» Extracted text:
UNITED STATES

SECURITIES AND EXCHANGE COMMISSION

Washington, D.C. 20549

 

 

FORM 8-K

 

 

CURRENT REPORT

Pursuant to Section 13 or 15(d) of the Securities Exchange Act of 1934

Date of report (Date of earliest event reported): January 11, 2017

 

 

CUMULUS MEDIA INC.

(Exact name of registrant as specified in its charter)

 

 

 

Delaware   000-24525   36-4159663

(State or other jurisdiction

of incorporation)

  (Commission File Number)  

(IRS employer

Identification No.)

3280 Peachtree Road, N.W., Suite 2300, Atlanta GA   30305
(Address of principal executive offices)   (Zip Code)
Registrant’s telephone number, including area code (404) 949-0700
n/a
(Former name or former address, if changed since last report)

 

 

Check the appropriate box below if the Form 8-K filing is intended to simultaneously satisfy the filing obligation of the registrant under any of the following provisions:

 

Written communications pursuant to Rule 425 under the Securities Act (17 CFR 230.425)

 

Soliciting material pursuant to Rule 14a-12 under the Exchange Act (17 CFR 240.14a-12)

 

Pre-commencement communications pursuant to Rule 14d-2(b) under the Exchange Act (17 CFR 240.14d-2(b))

 

Pre-commencement communications pursuant to Rule 13e-4(c) under the Exchange Act (17 CFR 240.13e-4(c))

» Entries provided:

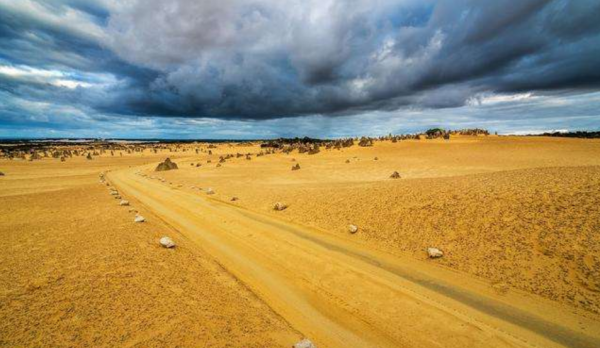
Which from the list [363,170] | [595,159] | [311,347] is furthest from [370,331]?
[595,159]

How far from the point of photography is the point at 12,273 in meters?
6.91

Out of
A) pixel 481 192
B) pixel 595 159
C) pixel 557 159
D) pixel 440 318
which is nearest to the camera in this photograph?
pixel 440 318

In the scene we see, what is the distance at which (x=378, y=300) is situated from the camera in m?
6.56

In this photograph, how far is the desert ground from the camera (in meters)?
5.33

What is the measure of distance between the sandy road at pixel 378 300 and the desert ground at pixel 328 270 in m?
0.03

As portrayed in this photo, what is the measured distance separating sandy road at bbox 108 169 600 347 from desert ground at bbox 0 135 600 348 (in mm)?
34

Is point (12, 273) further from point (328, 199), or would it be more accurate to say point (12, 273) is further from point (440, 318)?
point (328, 199)

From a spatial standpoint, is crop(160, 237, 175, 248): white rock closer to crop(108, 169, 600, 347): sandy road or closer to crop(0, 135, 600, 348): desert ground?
crop(0, 135, 600, 348): desert ground

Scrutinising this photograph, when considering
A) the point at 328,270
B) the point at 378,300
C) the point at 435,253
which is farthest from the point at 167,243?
the point at 435,253

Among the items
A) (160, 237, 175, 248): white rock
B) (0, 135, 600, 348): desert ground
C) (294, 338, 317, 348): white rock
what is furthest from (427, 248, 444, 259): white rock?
(160, 237, 175, 248): white rock

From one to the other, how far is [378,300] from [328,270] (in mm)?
1780

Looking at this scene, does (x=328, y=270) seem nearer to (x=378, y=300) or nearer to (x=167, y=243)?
(x=378, y=300)

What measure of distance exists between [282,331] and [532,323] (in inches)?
175

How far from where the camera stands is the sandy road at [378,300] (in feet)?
17.6
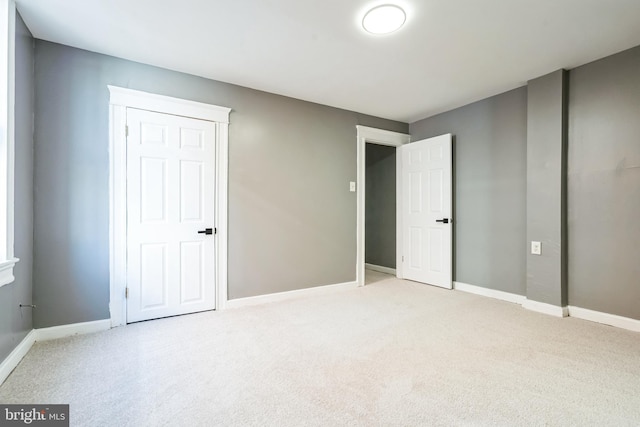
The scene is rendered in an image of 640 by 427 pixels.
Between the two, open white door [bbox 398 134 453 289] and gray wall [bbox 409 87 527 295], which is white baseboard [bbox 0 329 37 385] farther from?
gray wall [bbox 409 87 527 295]

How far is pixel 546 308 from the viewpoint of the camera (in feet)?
9.73

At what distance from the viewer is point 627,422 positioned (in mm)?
1421

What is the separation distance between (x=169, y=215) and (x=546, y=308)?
3.86 meters

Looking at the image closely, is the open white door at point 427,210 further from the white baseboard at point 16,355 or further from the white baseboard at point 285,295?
the white baseboard at point 16,355

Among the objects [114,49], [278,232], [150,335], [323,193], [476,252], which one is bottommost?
[150,335]

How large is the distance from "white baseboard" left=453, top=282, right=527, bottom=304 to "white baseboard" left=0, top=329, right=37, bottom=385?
428 centimetres

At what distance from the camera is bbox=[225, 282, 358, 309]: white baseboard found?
125 inches

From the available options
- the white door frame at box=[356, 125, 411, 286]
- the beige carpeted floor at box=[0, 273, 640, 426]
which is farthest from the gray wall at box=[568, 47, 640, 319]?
the white door frame at box=[356, 125, 411, 286]

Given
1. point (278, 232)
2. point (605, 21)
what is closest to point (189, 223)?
point (278, 232)

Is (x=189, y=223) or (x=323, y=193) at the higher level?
(x=323, y=193)

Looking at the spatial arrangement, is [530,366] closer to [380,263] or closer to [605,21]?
[605,21]

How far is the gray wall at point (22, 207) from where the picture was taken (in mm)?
1922

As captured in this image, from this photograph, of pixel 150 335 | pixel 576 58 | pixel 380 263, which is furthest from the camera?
pixel 380 263

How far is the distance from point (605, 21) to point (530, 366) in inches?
99.4
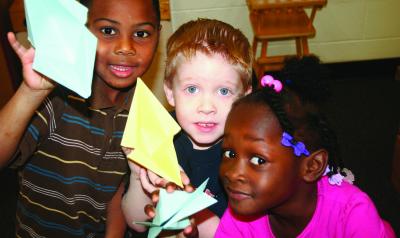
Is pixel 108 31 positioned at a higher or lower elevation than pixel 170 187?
higher

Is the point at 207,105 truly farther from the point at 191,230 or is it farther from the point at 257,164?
the point at 191,230

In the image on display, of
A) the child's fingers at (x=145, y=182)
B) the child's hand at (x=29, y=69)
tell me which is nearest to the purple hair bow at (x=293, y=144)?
the child's fingers at (x=145, y=182)

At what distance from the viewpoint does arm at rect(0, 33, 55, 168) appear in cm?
75

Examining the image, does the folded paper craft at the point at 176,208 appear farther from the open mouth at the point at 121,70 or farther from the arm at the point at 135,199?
the open mouth at the point at 121,70

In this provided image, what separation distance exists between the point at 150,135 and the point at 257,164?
26cm

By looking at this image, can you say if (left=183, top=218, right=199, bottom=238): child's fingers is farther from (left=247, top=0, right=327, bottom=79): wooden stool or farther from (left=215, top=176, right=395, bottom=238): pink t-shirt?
(left=247, top=0, right=327, bottom=79): wooden stool

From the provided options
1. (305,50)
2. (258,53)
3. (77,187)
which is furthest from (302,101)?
(258,53)

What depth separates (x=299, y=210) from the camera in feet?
3.10

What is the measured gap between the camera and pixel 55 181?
104 centimetres

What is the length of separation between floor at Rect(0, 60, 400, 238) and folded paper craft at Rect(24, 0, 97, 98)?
1.51 m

» Given instruction A:
Answer these from the Form 8-K filing, one answer per line and marked the same way:
(i) What date is given as the date of the earliest event reported?
(ii) What is the registrant's telephone number, including area code?
(iii) In which city are the principal executive offices located?
» Given instruction B:
How many lines of the listing contain the string "desert"? Treat uppercase and lowercase as different, and give only the number.

» Final result A:
(i) January 11, 2017
(ii) (404) 949-0700
(iii) Atlanta

» Final result B:
6